Leo P. Grohowski said he stepped down as the chief investment officer of Bank of America Corp.'s wealth management arm and took the same job at Bank of New York Mellon Corp. because he wanted to continue in a role that focused on product manufacturing.
Mr. Grohowski will lead all investment strategy and investment management functions when he joins Bank of New York Mellon Wealth Management next week. He joined B of A when it bought U.S. Trust Corp. in July.
In an interview last week, he said that during the integration with B of A, many of U.S. Trust's product manufacturing capabilities were shifted to B of A's Columbia Investments and its newly created alternative investments unit.
"At U.S. Trust, after the Bank of America deal, the company decided to move the product manufacturing away from the integrated chief investment officer's office and into specialized businesses," he said. "I really enjoyed overseeing that integrated wealth management platform, including product manufacturing."

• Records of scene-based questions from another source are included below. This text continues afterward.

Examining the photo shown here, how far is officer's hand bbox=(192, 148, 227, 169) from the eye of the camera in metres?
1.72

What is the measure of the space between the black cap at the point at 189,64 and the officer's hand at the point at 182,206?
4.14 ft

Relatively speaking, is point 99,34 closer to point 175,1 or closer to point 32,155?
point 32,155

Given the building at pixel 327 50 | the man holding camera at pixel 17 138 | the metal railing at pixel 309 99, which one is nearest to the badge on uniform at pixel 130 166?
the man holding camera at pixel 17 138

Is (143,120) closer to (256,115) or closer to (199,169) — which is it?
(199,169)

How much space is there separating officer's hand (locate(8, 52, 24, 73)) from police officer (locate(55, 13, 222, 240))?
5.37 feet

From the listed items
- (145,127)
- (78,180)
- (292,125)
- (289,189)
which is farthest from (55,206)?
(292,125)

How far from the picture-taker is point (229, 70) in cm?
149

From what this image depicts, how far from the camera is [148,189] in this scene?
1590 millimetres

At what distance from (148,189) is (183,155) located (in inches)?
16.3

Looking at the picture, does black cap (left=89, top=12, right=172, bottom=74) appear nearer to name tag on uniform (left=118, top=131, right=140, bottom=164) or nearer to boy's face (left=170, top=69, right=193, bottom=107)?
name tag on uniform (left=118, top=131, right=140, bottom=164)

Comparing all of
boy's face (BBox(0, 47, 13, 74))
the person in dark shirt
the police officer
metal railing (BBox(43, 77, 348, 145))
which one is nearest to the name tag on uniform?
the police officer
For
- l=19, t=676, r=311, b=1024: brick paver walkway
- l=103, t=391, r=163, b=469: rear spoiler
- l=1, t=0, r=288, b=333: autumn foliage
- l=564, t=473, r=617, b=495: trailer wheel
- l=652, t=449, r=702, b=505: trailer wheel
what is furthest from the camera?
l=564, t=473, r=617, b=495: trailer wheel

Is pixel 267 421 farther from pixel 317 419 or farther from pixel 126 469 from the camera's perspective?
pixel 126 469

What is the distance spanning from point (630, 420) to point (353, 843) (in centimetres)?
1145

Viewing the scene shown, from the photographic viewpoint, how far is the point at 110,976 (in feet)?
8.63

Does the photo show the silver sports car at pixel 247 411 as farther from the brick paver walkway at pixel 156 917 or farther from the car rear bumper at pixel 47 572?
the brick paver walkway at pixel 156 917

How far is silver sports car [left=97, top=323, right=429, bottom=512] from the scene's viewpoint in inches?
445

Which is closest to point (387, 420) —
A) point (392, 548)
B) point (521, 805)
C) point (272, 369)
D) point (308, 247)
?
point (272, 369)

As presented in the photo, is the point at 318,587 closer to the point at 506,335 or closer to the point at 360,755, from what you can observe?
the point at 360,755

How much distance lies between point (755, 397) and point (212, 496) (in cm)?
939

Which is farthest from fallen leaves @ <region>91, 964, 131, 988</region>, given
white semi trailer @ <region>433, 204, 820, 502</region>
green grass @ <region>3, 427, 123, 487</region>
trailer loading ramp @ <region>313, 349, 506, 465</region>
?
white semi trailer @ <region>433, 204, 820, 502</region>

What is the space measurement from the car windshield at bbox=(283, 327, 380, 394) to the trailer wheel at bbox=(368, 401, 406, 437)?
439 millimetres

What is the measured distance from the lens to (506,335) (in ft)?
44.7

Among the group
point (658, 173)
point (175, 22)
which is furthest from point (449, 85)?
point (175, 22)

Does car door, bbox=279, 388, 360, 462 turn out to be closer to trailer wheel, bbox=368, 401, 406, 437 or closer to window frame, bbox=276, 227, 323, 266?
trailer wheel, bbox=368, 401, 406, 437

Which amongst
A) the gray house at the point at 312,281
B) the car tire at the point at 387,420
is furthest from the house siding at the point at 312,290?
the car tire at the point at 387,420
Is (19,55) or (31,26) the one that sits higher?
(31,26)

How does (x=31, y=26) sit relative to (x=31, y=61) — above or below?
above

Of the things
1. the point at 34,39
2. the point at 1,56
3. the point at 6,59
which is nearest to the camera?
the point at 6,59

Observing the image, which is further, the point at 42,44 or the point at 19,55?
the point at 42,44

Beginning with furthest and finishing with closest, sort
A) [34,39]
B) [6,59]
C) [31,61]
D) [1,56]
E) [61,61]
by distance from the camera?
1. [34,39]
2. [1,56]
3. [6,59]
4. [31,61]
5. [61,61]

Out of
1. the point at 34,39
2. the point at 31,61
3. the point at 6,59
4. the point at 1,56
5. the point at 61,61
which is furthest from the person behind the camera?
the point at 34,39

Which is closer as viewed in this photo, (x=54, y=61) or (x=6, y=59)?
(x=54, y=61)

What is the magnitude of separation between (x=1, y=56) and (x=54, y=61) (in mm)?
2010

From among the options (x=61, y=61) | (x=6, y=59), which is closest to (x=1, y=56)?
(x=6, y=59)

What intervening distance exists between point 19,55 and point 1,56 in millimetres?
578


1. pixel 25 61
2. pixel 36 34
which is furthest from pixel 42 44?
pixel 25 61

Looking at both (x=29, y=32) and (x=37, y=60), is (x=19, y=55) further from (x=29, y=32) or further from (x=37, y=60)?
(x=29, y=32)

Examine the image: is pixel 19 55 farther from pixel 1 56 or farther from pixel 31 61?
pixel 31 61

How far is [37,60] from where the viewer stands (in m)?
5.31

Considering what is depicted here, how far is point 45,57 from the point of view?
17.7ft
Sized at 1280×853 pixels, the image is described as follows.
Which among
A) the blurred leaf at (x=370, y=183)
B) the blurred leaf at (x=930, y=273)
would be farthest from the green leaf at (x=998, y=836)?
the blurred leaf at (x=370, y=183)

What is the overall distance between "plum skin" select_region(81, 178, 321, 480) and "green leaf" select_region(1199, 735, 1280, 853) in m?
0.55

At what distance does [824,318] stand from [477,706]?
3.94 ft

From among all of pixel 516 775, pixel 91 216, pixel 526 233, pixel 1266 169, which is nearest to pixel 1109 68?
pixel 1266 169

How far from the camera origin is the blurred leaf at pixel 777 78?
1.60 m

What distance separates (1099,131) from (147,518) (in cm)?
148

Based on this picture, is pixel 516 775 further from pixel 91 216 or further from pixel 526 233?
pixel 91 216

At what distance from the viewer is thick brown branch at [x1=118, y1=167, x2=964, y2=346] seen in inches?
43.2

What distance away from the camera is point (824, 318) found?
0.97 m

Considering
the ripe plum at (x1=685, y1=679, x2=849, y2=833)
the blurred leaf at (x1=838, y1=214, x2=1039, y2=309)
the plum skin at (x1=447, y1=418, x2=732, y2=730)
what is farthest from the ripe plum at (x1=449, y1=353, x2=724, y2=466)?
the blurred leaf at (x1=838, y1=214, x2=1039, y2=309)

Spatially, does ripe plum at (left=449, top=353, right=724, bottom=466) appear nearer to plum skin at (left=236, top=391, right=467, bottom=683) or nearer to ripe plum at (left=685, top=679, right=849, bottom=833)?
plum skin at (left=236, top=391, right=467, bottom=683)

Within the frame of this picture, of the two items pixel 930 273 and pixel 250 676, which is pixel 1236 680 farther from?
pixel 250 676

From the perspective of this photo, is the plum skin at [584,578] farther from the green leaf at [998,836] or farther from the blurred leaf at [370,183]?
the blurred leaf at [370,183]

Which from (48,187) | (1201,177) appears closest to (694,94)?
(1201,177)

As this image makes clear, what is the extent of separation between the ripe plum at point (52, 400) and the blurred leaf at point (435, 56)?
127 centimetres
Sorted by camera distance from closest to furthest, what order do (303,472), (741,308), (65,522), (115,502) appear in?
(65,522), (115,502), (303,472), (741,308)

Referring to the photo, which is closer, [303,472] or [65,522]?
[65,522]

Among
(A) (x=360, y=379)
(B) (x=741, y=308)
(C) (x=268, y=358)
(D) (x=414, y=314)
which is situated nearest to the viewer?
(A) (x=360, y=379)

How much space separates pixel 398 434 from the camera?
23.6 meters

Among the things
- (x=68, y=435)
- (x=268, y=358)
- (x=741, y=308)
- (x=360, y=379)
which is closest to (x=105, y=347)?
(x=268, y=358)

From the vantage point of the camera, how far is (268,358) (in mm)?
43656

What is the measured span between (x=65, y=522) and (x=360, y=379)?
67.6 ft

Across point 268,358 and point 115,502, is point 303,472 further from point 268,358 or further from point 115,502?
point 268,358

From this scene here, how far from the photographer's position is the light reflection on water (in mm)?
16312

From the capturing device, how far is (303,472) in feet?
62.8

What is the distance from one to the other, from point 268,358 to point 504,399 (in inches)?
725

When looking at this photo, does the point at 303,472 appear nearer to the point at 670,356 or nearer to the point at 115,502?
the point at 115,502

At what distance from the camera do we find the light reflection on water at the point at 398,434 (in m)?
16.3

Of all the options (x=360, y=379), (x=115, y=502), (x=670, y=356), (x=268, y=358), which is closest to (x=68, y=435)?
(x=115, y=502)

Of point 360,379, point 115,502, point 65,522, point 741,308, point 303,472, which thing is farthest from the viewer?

Mr. Grohowski had worked for U.S. Trust for two years. Before that he had worked in product manufacturing at Deutsche Asset Management Americas, Bankers Trust Corp., and HSBC Holdings PLC.
Several top U.S. Trust executives have left since Charles Schwab Corp. announced in November it planned to sell the wealth manager to B of A for $3.3 billion.
B of A has tried to minimize attrition, but Peter Scaturro stepped down as U.S. Trust's CEO in April, just a month after the Charlotte company said he would run the unit after the deal closed. His departure was announced amid rumors that B of A planned to change how U.S. Trust operates. In July, Goldman Sachs Group Inc. hired Mr. Scaturro to run its private wealth management business.
Richard X. Bove, an analyst at Punk, Ziegel & Co., said the departures of Mr. Grohowski and other top U.S. Trust executives indicate that "Bank of America is imposing new disciplines, and these new disciplines are being resisted by executives over there."
Mr. Grohowski acknowledged that changes had been made to U.S. Trust since the acquisition.
"Every firm is different. If every firm had the same business model, it wouldn't be too exciting," he said. "Every firm has to take advantage of what it deems to be its strengths. U.S. Trust is going to be a different business under Bank of America as it looks to take advantage of its new strengths."
Bank of New York Mellon Wealth Management had $162 billion of assets under management as of July 31. B of A's wealth management arm, now called U.S. Trust, Bank of America Private Wealth Management, had $220 billion.
Mr. Grohowski said he was impressed by the opportunities at the recently combined Bank of New York Mellon. "Both have made healthy strides into nontraditional asset classes. I look forward to continuing that. I am very interested in exploring some other capabilities that include capital markets."
B of A announced last week that it has promoted Christopher Hyzy to chief investment officer and Durraj Tase to head of capital markets and brokerage advisory in its wealth management arm. Mr. Grohowski had handled both of these roles as the chief investment officer.
Both Mr. Hyzy and Mr. Tase joined U.S. Trust in 2005 from Citigroup Private Bank's Latin American markets region, where Mr. Hyzy was the chief investment officer and head of product strategy and Mr. Tase was the head of capital markets.
Mr. Hyzy said in an interview last week that B of A moved capital markets out from under the umbrella of the chief investment officer in its wealth arm because clients demanded it.
"There is a natural movement to integrate capital markets and brokerage solutions and to focus on the asset and liability sides of the balance sheet," he said. "This is just a much more natural structure."
Mr. Tase said in an interview that capital markets and brokerage services are really outside the scope of traditional portfolio management, where the chief investment officer should focus.
"U.S. Trust was a strong asset management firm, but the combined organization now is focused on being a top-class wealth management firm," he said. "Wealth management requires us to think in a different way."
Mr. Hyzy said his unit needed two executives focused on specific areas. "If we left these two capabilities under the CIO's umbrella, it would really have impeded our overall growth. To have a complete asset allocation model, we needed to separate them out."
According to Mr. Bove, the changes may be in the best interest of B of A's wealth arm. U.S. Trust's assets fell 17% in the two years after Schwab bought it in 2000 and then were flat for five quarters. They stood at $138.8 billion on March 31, 2005. Then with a strong market tailwind, U.S. Trust's assets increased 14.6%, to $159 billion before B of A announced its deal in November.
"The fact is, B of A had to impose some new systems," he said. "There needed to be changes to this organization in order to make it a more profitable company."